Yayat juga melihat bargaining position DPRD masih lemah dibanding eksekutif. Ada indikasi eksekutif khawatir terganggu kepentingan politiknya di tengah masyarakat.
Kelemahan lainnya, dikatakan dia, kian bertambah komplit, akibat kemampuan bargaining personal anggota DPRD dan para Ketua Partai non partai koalisi eksekutif pada Pilwalkot Banjar kurang greget selama ini.

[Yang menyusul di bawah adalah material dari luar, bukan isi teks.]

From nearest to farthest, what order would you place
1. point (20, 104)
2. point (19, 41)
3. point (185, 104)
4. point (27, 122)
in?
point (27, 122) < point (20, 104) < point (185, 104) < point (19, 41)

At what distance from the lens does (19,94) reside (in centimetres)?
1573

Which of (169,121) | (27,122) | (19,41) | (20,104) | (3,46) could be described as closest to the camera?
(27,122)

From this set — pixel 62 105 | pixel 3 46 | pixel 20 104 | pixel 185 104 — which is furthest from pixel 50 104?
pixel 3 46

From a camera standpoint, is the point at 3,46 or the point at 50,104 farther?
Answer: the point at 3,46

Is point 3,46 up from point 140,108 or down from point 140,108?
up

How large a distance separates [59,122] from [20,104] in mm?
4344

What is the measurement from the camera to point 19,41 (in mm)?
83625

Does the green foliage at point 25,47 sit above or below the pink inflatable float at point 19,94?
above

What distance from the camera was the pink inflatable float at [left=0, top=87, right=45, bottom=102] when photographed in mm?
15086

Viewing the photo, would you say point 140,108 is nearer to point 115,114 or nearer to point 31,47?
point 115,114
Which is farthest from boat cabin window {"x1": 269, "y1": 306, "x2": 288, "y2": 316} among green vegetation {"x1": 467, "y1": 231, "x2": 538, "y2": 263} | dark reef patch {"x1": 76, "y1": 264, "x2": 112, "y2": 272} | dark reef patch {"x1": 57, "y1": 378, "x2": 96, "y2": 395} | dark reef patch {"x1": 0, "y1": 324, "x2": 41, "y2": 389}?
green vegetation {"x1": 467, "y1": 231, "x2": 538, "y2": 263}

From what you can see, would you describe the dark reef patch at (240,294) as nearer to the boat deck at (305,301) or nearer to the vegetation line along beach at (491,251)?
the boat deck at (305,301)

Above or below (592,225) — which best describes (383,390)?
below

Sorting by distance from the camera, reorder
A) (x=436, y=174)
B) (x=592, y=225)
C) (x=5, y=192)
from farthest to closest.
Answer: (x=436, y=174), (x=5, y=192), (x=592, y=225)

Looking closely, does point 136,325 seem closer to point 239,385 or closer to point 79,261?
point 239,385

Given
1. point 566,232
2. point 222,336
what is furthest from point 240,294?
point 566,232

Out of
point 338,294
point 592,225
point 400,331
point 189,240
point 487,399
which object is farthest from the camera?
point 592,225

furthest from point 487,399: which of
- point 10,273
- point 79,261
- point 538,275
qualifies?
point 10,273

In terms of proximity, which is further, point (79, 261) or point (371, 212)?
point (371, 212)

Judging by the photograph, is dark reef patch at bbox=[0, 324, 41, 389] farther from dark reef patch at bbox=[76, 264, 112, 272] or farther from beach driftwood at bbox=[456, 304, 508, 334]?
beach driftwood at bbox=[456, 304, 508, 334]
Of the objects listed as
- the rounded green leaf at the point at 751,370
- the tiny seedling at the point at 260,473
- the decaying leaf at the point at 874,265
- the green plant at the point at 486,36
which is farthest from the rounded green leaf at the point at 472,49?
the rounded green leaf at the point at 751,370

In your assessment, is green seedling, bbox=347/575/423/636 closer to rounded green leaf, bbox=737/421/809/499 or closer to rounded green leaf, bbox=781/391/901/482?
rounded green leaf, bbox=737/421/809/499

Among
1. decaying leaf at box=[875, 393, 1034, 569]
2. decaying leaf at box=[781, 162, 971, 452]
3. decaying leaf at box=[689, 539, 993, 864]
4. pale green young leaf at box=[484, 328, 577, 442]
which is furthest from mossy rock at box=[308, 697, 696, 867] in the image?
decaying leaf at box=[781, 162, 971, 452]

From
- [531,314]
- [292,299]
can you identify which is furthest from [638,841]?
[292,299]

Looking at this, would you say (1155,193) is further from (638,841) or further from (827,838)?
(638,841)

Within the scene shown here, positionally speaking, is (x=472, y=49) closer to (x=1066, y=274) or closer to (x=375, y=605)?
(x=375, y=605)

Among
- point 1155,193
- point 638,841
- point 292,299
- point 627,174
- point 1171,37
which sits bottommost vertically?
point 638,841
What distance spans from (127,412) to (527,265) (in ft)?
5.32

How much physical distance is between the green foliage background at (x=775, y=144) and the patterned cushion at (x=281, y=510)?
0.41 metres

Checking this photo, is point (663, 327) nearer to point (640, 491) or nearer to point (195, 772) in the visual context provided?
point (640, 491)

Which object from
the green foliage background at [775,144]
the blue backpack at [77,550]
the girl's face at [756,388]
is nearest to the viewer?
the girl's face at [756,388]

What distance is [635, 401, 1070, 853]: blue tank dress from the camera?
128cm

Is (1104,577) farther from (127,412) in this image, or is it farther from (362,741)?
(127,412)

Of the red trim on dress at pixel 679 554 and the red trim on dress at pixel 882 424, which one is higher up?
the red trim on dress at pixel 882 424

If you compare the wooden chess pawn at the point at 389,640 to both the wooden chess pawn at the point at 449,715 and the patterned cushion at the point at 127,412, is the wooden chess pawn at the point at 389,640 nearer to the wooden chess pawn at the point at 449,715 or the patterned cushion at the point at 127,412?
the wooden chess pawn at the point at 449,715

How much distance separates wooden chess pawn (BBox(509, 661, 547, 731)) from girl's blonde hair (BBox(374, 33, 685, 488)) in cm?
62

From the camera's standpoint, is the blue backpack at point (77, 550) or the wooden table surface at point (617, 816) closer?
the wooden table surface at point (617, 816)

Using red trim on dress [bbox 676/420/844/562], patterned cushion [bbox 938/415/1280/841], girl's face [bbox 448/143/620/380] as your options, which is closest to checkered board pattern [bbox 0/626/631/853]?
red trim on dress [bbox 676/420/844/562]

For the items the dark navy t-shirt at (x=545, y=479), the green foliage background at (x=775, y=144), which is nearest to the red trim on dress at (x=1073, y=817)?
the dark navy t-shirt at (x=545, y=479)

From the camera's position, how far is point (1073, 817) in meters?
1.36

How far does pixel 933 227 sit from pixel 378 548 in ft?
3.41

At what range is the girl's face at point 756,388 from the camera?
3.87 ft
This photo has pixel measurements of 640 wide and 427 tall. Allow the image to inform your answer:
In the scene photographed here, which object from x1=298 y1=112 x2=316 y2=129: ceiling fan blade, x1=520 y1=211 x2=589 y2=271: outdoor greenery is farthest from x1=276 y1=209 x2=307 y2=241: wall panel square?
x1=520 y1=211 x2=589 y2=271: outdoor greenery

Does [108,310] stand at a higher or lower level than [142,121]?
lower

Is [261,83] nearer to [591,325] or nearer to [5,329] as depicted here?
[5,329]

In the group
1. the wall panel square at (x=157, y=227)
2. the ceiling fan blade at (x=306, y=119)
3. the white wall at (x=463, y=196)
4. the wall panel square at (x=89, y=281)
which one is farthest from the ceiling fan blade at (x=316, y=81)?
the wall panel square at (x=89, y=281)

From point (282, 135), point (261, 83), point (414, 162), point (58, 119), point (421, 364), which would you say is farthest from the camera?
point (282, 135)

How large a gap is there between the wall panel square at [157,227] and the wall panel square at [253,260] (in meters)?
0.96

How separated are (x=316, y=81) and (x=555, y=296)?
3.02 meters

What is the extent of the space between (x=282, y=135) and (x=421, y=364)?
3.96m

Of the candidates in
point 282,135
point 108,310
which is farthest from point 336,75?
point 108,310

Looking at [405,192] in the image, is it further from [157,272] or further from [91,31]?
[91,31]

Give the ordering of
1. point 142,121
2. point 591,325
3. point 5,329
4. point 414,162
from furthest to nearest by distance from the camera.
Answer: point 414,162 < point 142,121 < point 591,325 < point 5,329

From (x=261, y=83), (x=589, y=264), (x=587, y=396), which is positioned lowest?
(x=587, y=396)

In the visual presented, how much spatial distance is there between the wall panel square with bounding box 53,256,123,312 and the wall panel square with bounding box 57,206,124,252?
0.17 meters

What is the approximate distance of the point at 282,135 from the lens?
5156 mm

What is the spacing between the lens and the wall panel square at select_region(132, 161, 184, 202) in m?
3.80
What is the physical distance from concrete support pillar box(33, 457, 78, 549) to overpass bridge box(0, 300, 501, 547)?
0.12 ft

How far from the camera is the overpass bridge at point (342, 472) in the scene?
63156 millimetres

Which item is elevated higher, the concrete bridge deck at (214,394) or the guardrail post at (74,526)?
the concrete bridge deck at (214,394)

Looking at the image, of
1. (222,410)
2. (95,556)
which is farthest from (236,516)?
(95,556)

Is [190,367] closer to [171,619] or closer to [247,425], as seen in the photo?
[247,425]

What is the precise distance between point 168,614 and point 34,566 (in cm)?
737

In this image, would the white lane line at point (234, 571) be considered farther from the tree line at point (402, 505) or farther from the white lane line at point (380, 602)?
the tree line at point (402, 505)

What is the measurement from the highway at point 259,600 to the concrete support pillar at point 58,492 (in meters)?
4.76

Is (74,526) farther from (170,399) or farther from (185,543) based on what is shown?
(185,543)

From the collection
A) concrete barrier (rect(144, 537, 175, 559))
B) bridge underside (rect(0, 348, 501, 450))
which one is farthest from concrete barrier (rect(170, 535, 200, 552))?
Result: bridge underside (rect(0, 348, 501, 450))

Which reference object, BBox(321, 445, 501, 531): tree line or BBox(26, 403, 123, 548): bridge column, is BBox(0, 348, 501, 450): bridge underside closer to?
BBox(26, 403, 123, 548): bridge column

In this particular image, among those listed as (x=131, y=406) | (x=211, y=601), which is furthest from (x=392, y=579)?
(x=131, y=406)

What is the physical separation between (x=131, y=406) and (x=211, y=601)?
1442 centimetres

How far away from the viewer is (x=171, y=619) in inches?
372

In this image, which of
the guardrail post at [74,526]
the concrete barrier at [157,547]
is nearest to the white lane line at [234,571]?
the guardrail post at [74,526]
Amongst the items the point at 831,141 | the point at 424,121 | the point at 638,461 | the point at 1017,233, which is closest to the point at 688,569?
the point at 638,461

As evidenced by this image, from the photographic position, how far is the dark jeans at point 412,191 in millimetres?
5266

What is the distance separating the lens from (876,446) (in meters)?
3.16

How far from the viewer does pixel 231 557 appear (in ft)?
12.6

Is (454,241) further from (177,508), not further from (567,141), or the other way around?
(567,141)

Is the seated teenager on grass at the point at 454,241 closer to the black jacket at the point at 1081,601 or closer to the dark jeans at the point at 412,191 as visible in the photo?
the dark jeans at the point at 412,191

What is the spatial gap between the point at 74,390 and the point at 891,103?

“Terkesan anggota DPRD Banjar sekarang ini sudah “dininabobokan”, melalui seringnya studi banding keluar Kota Banjar. Dimungkinkan saja itu sebagai strategi pengganti pokir atau pokirnya berbentuk sering studi banding itu ? Dunia politik itu serba mungkin dan selalu dinamis ,”ujarnya.
Di tempat terpisah, anggota DPRD Kota Banjar, H.Mujamil, menegaskan, Peraturan Menteri Dalam Negeri RI Nomor 86 tahun 2017 yang didalamnya mengatur Pokir DPRD, itu masih berlaku sampai sekarang ini.
“Aturan itu (Peraturan Menteri Dalam Negeri RI Nomor 86 tahun 2017) masih berlaku, belum dicabut sampai sekarang ini. Terkait aturan itu, kami sempat menjelaskan pasal demi pasal saat rakor, namun tetap saja pokir yang disampaikan secara institusi tak irealisasikannya,” ujarnya.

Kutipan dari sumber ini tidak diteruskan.